* **Required action**: What is needed is a copy of each line in the listing below that contains "United".

* **Data for processing**:
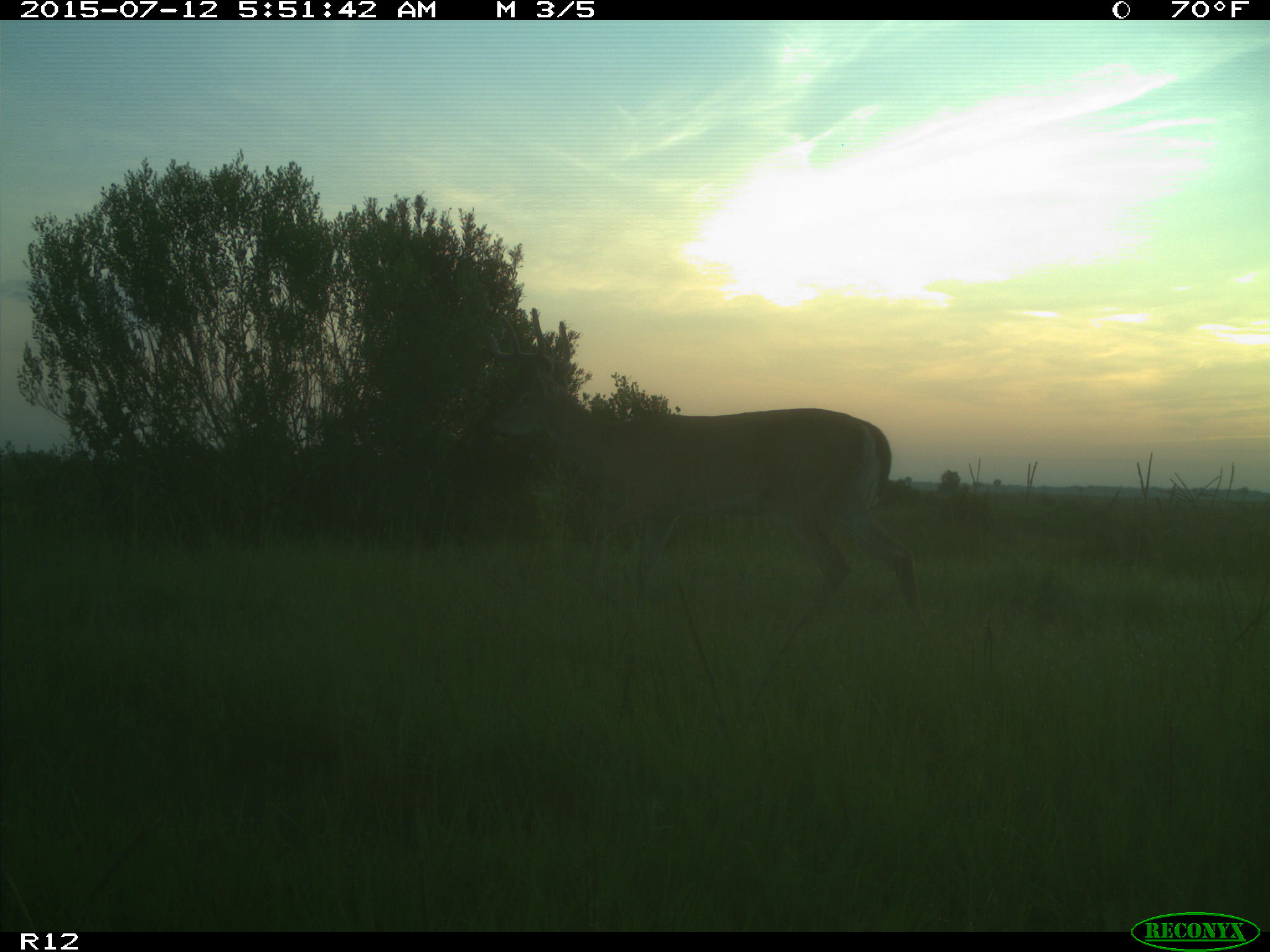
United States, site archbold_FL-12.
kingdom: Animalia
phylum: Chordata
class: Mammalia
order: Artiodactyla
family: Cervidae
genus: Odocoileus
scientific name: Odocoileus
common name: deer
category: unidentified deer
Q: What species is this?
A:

==

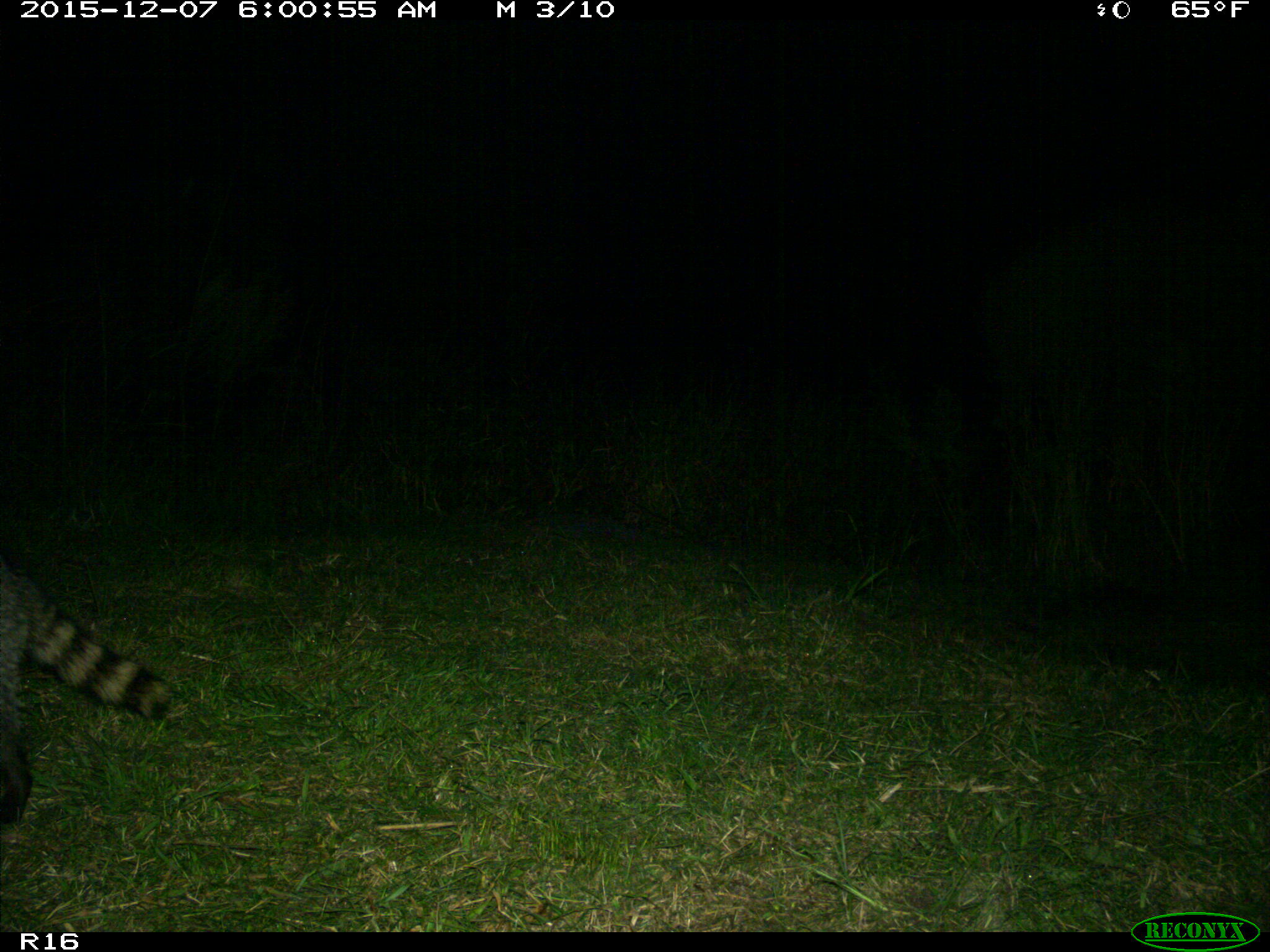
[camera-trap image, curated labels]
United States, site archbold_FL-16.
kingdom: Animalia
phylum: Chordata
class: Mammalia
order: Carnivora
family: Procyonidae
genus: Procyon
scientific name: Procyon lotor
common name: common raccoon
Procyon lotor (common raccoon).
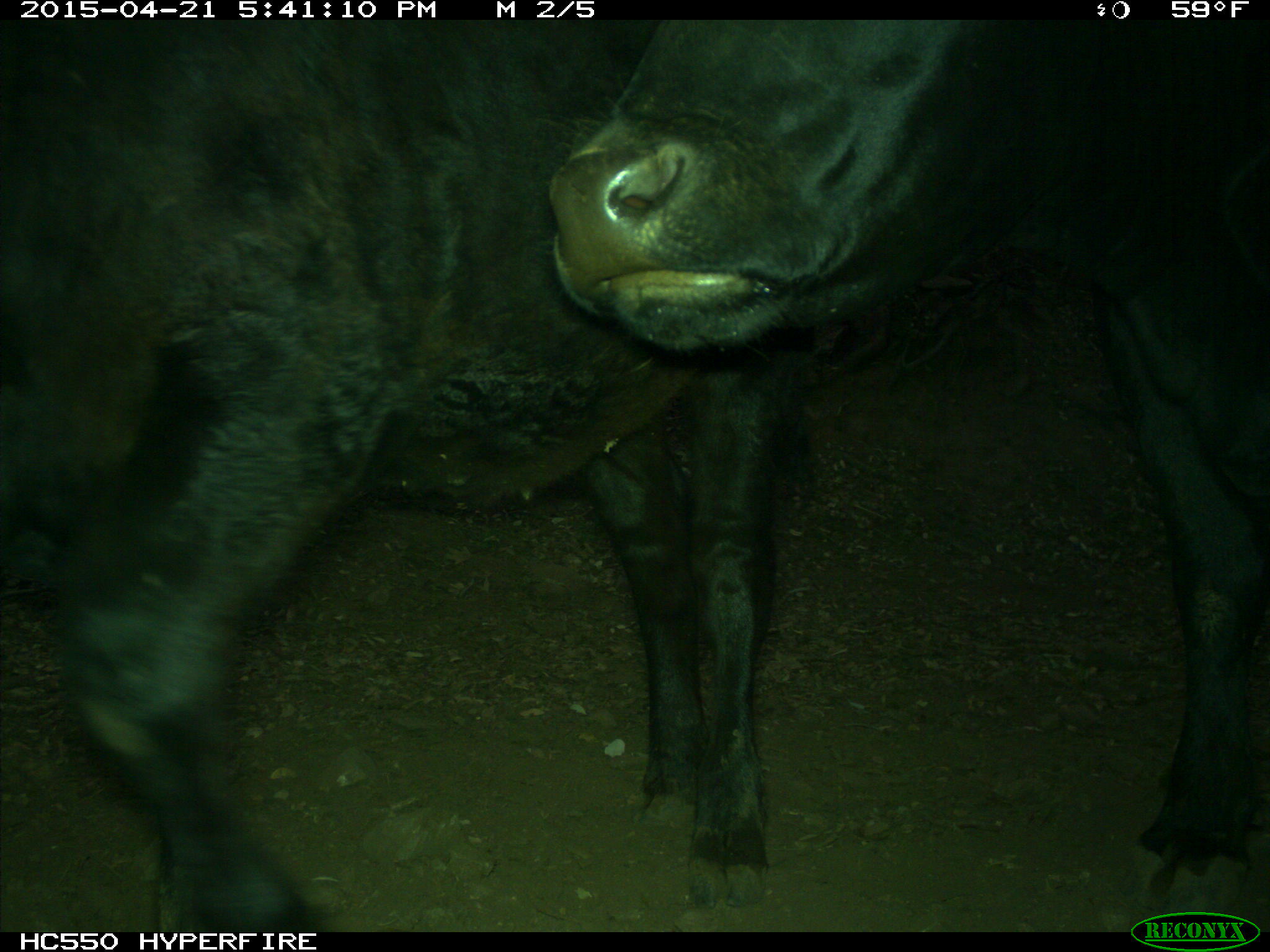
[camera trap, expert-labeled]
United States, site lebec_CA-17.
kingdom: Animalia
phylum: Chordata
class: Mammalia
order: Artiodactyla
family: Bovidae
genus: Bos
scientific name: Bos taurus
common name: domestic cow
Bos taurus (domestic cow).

* **Answer below**:
United States, site archbold_FL-12.
United States, site archbold_FL-16.
United States, site lebec_CA-17.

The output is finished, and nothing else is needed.